**Data excerpts**
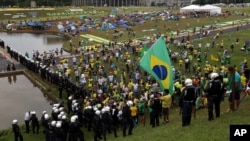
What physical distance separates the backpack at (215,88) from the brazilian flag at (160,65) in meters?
4.26

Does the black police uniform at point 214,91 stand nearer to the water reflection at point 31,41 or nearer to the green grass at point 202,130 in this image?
the green grass at point 202,130

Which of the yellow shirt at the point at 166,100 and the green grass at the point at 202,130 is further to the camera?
the yellow shirt at the point at 166,100

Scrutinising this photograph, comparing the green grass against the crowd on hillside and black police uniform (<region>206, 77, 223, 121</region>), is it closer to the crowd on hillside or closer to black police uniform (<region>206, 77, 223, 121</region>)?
the crowd on hillside

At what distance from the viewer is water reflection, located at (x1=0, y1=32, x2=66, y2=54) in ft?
173

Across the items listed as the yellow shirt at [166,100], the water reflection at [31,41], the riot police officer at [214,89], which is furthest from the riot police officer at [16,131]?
the water reflection at [31,41]

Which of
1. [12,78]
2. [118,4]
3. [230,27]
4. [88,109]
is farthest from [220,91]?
[118,4]

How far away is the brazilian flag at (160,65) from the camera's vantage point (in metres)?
16.5

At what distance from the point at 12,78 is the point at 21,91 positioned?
511cm

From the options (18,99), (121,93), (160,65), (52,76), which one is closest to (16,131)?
(160,65)


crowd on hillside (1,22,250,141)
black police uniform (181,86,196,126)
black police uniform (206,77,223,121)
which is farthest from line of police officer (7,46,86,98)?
black police uniform (206,77,223,121)

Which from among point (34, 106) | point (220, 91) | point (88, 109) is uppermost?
point (220, 91)

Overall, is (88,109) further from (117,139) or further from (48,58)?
(48,58)

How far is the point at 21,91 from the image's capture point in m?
30.5

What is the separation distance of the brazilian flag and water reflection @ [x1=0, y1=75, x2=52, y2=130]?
9.94 meters
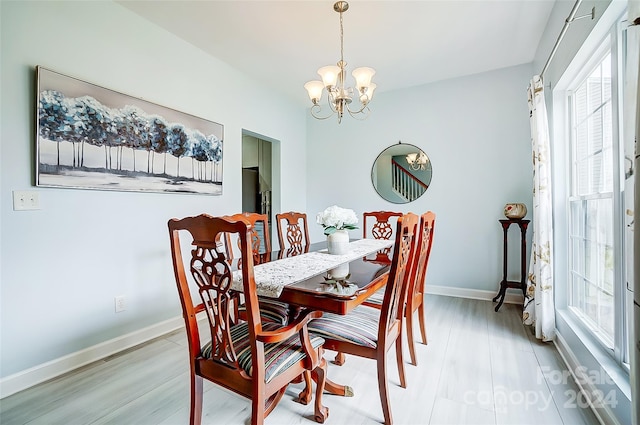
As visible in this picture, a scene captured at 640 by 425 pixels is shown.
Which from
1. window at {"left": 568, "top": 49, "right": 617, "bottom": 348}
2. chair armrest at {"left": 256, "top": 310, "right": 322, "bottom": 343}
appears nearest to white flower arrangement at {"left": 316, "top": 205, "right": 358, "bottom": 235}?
chair armrest at {"left": 256, "top": 310, "right": 322, "bottom": 343}

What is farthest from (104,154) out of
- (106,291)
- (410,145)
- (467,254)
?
(467,254)

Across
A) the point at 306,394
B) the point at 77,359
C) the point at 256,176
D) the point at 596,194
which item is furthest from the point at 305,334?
the point at 256,176

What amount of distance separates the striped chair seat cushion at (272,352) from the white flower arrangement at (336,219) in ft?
2.34

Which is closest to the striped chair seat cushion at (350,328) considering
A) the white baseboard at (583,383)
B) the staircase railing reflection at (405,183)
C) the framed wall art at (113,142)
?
the white baseboard at (583,383)

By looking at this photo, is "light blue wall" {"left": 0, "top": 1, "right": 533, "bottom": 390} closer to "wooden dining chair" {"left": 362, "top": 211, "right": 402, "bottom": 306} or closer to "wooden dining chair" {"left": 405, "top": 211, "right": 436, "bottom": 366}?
"wooden dining chair" {"left": 362, "top": 211, "right": 402, "bottom": 306}

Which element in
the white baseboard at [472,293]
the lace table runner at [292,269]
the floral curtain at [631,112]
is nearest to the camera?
the floral curtain at [631,112]

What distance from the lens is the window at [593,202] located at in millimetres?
1732

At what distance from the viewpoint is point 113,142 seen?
2254mm

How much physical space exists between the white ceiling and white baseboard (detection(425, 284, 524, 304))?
2.56m

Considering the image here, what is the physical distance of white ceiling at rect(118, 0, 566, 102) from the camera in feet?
7.67

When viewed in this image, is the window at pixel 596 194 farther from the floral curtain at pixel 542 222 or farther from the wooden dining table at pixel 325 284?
the wooden dining table at pixel 325 284

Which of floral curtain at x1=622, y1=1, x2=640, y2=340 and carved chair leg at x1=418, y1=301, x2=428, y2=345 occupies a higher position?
floral curtain at x1=622, y1=1, x2=640, y2=340

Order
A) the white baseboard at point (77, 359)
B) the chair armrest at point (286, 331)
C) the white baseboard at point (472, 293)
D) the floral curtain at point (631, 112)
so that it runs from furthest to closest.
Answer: the white baseboard at point (472, 293)
the white baseboard at point (77, 359)
the chair armrest at point (286, 331)
the floral curtain at point (631, 112)

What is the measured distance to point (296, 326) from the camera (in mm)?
1260
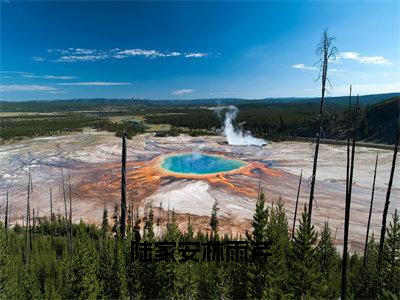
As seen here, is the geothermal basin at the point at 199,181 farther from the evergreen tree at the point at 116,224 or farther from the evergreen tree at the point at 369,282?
the evergreen tree at the point at 369,282

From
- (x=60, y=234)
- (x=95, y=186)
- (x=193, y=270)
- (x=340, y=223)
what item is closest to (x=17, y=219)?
(x=60, y=234)

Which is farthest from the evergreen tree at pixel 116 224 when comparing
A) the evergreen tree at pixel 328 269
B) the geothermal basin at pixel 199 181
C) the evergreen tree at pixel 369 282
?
the evergreen tree at pixel 369 282

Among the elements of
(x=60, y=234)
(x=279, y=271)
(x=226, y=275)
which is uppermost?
(x=279, y=271)

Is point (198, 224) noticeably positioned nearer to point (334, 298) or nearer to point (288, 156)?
point (334, 298)

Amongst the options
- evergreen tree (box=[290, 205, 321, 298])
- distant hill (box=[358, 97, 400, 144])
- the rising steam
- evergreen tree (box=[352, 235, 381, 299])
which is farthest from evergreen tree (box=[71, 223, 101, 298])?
distant hill (box=[358, 97, 400, 144])

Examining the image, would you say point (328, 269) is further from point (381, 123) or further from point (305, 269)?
point (381, 123)

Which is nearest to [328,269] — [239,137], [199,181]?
[199,181]
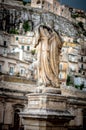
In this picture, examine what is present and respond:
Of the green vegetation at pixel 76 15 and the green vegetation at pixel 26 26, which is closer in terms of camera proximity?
the green vegetation at pixel 26 26

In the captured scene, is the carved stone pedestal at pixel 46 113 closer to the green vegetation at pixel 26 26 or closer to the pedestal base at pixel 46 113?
the pedestal base at pixel 46 113

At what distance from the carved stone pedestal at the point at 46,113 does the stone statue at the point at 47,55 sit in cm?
44

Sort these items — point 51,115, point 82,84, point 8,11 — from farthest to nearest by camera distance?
1. point 8,11
2. point 82,84
3. point 51,115

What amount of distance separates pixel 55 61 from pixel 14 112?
18431mm

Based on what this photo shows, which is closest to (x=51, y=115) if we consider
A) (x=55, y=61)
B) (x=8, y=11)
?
(x=55, y=61)

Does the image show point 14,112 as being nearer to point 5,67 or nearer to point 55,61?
point 5,67

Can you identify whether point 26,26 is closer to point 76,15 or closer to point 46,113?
point 76,15

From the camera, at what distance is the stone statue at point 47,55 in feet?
21.6

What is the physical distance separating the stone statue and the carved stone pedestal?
0.44 metres

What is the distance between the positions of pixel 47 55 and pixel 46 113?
122 centimetres

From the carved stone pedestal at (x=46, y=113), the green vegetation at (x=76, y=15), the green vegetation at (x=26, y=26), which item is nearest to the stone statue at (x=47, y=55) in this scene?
the carved stone pedestal at (x=46, y=113)

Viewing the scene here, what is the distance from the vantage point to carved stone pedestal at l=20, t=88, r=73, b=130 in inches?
238

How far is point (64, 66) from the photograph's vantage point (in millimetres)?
51781

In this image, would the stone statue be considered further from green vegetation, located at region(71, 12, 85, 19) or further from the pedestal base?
green vegetation, located at region(71, 12, 85, 19)
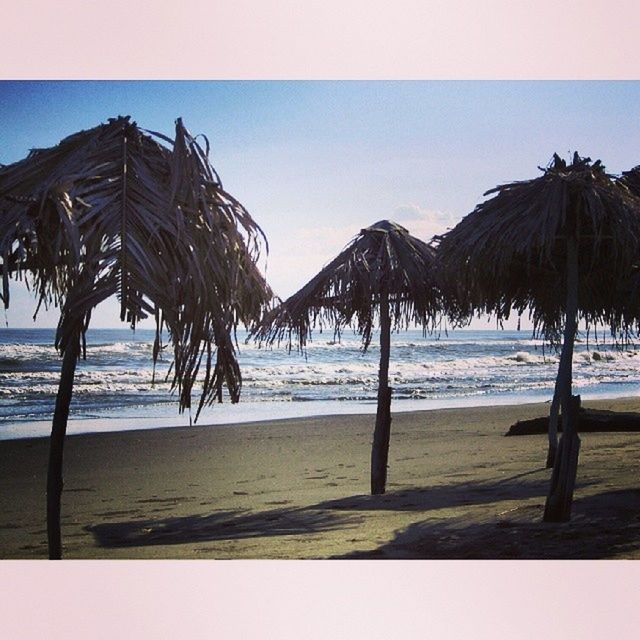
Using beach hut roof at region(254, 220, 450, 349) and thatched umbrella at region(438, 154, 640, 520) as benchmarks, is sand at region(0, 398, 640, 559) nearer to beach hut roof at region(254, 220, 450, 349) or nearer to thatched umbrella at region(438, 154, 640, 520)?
thatched umbrella at region(438, 154, 640, 520)

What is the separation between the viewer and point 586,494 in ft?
16.6

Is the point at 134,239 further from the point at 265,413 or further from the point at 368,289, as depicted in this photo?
the point at 368,289

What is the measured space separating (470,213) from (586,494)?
1.72m

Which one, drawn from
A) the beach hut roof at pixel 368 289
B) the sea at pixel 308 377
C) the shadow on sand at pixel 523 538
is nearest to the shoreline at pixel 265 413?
the sea at pixel 308 377

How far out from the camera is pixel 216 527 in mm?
4836

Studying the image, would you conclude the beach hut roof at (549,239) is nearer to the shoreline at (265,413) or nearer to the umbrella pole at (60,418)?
the shoreline at (265,413)

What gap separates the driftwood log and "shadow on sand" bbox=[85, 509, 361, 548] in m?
1.37

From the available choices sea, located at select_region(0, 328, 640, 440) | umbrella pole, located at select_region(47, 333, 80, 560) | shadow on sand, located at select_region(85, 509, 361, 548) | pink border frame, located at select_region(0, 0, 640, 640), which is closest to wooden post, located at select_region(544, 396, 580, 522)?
pink border frame, located at select_region(0, 0, 640, 640)

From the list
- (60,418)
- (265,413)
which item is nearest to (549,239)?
(265,413)

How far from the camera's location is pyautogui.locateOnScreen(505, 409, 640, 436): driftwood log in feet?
18.2

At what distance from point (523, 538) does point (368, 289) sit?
6.01ft

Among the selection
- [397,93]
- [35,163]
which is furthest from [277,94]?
[35,163]
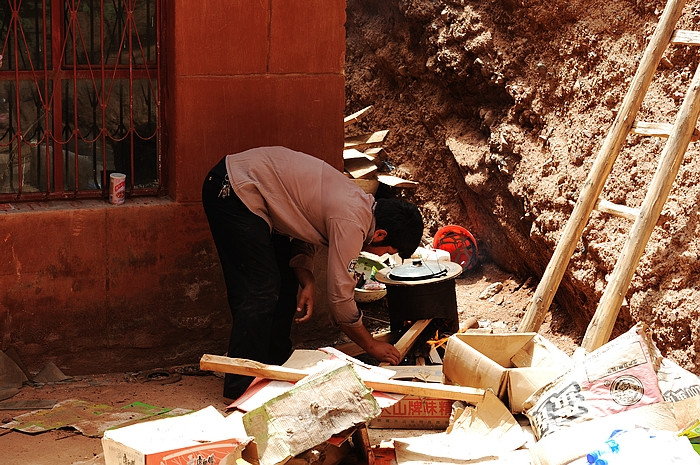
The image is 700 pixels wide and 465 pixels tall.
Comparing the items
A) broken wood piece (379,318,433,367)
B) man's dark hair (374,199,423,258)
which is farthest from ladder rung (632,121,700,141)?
broken wood piece (379,318,433,367)

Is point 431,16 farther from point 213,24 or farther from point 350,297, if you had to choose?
point 350,297

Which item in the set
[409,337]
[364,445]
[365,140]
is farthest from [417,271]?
[365,140]

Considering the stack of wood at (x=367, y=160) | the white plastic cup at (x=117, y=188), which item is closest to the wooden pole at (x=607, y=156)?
the white plastic cup at (x=117, y=188)

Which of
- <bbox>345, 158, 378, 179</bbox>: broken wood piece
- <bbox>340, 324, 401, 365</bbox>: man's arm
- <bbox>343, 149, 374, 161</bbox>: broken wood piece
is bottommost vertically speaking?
<bbox>340, 324, 401, 365</bbox>: man's arm

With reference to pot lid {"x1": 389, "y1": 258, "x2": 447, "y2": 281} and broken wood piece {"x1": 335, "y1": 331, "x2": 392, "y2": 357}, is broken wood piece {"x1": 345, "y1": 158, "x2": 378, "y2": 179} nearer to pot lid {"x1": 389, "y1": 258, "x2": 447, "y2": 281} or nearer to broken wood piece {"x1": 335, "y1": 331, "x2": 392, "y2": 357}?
pot lid {"x1": 389, "y1": 258, "x2": 447, "y2": 281}

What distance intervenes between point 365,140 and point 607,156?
140 inches

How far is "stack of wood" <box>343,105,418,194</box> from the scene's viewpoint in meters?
8.12

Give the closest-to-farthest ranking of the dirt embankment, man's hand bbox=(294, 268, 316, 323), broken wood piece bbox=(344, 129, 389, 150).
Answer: man's hand bbox=(294, 268, 316, 323) < the dirt embankment < broken wood piece bbox=(344, 129, 389, 150)

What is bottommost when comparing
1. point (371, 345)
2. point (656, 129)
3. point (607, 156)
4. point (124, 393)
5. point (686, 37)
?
point (124, 393)

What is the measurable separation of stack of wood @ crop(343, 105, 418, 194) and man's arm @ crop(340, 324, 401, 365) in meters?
3.02

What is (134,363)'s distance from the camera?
5633mm

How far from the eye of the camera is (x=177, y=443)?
373 centimetres

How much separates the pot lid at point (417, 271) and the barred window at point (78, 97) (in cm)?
158

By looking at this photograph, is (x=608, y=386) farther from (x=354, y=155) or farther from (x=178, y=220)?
(x=354, y=155)
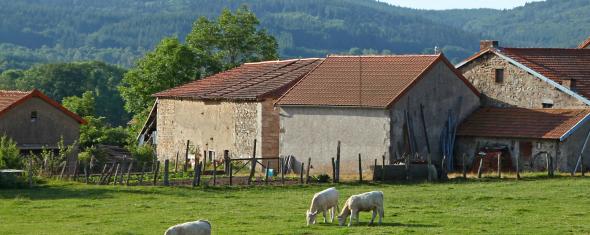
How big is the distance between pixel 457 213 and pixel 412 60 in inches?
878

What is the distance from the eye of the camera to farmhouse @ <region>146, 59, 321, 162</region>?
57.4 m

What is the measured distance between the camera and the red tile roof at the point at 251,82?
58406mm

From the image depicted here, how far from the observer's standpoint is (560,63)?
59.5 m

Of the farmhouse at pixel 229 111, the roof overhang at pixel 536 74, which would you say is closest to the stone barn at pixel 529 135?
the roof overhang at pixel 536 74

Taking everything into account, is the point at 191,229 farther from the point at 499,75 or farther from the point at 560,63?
the point at 560,63

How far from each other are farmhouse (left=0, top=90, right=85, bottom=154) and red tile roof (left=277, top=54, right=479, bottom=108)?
1073 centimetres

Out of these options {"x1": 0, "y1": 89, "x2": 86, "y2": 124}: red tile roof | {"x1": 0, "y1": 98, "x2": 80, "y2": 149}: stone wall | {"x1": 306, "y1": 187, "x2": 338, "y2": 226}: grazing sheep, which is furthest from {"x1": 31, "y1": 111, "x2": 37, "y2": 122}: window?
{"x1": 306, "y1": 187, "x2": 338, "y2": 226}: grazing sheep

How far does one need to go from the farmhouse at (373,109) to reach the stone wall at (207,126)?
Answer: 10.2ft

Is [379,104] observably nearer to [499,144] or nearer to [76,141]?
[499,144]

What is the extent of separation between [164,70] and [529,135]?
97.3 ft

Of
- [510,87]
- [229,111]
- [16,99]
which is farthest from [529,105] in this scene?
[16,99]

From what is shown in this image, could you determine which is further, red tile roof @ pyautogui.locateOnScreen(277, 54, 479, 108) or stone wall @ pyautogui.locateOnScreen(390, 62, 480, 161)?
red tile roof @ pyautogui.locateOnScreen(277, 54, 479, 108)

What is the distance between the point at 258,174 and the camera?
54.0 m

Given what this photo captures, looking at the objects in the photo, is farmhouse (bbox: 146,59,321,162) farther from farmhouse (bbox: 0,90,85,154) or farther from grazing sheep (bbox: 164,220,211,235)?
grazing sheep (bbox: 164,220,211,235)
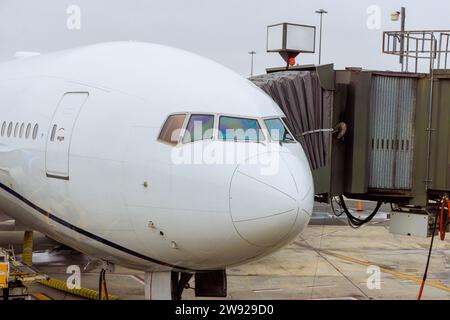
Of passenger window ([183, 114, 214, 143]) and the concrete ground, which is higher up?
passenger window ([183, 114, 214, 143])

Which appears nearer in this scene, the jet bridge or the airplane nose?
the airplane nose

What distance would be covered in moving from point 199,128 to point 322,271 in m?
12.4

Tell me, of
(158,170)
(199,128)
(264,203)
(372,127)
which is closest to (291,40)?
(372,127)

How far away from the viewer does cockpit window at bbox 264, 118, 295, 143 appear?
10.3 metres

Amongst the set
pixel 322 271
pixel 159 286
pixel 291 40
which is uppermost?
pixel 291 40

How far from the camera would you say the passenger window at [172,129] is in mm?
9773

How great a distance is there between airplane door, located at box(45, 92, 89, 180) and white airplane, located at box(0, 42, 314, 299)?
0.08 ft

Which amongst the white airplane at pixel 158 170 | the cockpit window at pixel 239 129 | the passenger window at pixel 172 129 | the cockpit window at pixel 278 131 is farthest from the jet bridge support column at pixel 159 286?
the cockpit window at pixel 278 131

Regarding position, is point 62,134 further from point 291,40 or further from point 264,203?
point 291,40

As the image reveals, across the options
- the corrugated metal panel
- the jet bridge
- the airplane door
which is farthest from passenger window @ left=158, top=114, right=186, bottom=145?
the corrugated metal panel

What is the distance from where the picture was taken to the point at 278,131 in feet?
34.5

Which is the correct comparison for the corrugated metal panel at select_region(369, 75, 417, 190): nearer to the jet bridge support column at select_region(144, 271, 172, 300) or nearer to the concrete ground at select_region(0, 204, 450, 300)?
the concrete ground at select_region(0, 204, 450, 300)
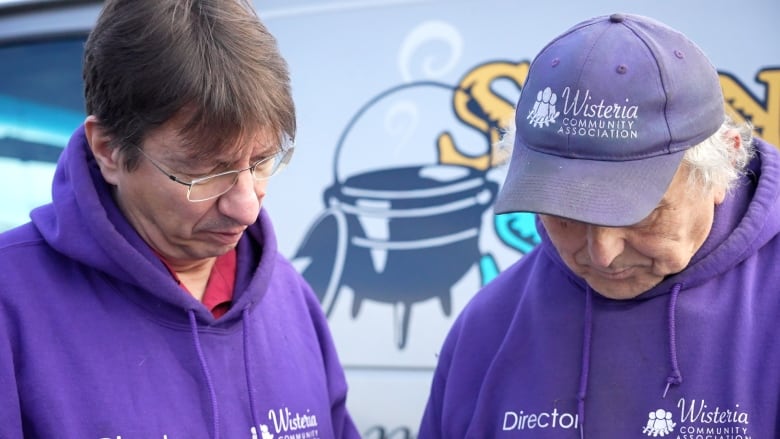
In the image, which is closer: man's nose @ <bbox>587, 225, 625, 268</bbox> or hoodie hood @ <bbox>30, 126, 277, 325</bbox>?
man's nose @ <bbox>587, 225, 625, 268</bbox>

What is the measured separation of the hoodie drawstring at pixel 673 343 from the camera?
168cm

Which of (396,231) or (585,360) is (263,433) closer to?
(585,360)

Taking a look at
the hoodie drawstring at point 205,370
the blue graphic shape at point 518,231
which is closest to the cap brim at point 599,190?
the hoodie drawstring at point 205,370

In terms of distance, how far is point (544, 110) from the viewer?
63.9 inches

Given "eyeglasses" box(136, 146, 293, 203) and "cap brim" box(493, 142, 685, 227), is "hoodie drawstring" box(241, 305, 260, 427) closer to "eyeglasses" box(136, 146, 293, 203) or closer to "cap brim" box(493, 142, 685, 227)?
"eyeglasses" box(136, 146, 293, 203)

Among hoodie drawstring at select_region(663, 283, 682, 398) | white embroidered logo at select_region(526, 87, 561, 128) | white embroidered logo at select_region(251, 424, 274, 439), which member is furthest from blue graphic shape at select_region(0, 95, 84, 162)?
hoodie drawstring at select_region(663, 283, 682, 398)

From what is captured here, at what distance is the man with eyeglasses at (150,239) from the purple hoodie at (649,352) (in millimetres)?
420

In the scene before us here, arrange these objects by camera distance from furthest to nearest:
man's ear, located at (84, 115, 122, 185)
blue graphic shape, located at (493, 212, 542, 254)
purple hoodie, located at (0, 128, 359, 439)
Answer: blue graphic shape, located at (493, 212, 542, 254), man's ear, located at (84, 115, 122, 185), purple hoodie, located at (0, 128, 359, 439)

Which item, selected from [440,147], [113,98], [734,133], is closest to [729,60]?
[440,147]

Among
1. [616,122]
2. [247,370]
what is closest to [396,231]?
[247,370]

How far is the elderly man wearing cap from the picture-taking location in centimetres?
155

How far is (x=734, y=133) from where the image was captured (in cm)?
167

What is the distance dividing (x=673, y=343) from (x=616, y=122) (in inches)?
16.4

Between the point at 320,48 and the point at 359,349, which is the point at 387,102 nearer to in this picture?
the point at 320,48
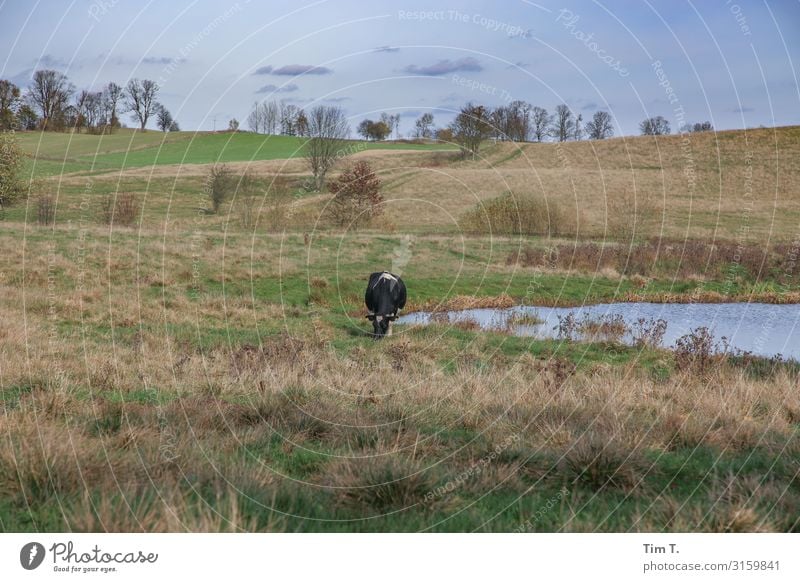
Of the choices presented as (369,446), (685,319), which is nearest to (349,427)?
(369,446)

**Required task**
Beginning at the line that contains "In terms of distance, how", retype each line of the data above through the very last one. Do not retype the pictures.

**Task output**
In terms of distance, how far is point (544, 110) from the viewer?
63.9 inches

Given "eyeglasses" box(136, 146, 293, 203) and "cap brim" box(493, 142, 685, 227), is "hoodie drawstring" box(241, 305, 260, 427) closer to "eyeglasses" box(136, 146, 293, 203) or closer to "cap brim" box(493, 142, 685, 227)?
"eyeglasses" box(136, 146, 293, 203)

Among hoodie drawstring at select_region(663, 283, 682, 398) | white embroidered logo at select_region(526, 87, 561, 128) | white embroidered logo at select_region(251, 424, 274, 439), which member is furthest from blue graphic shape at select_region(0, 95, 84, 162)?
hoodie drawstring at select_region(663, 283, 682, 398)

From what is captured here, at what distance is the man with eyeglasses at (150,239) from the purple hoodie at (649,352) (in millimetres)?
420

In the scene before us here, arrange these objects by camera distance from furthest to nearest:
man's ear, located at (84, 115, 122, 185)
blue graphic shape, located at (493, 212, 542, 254)
purple hoodie, located at (0, 128, 359, 439)
Answer: blue graphic shape, located at (493, 212, 542, 254), man's ear, located at (84, 115, 122, 185), purple hoodie, located at (0, 128, 359, 439)

Which item, selected from [440,147], [113,98], [734,133], is closest to [729,60]?
[440,147]

Among
1. [616,122]
2. [247,370]
what is closest to [396,231]?
[247,370]

How far is the elderly man wearing cap from the picture-taking location in centimetres?
155

How far is (x=734, y=133) from where the image was captured (in cm)?
167

What is the distance dividing (x=673, y=343) from (x=616, y=122) (in inches)?
16.4

Between the point at 320,48 and the point at 359,349, which is the point at 387,102 nearer to in this picture?
the point at 320,48
Of the choices presented as (369,446), (685,319), which is nearest to (349,427)?
(369,446)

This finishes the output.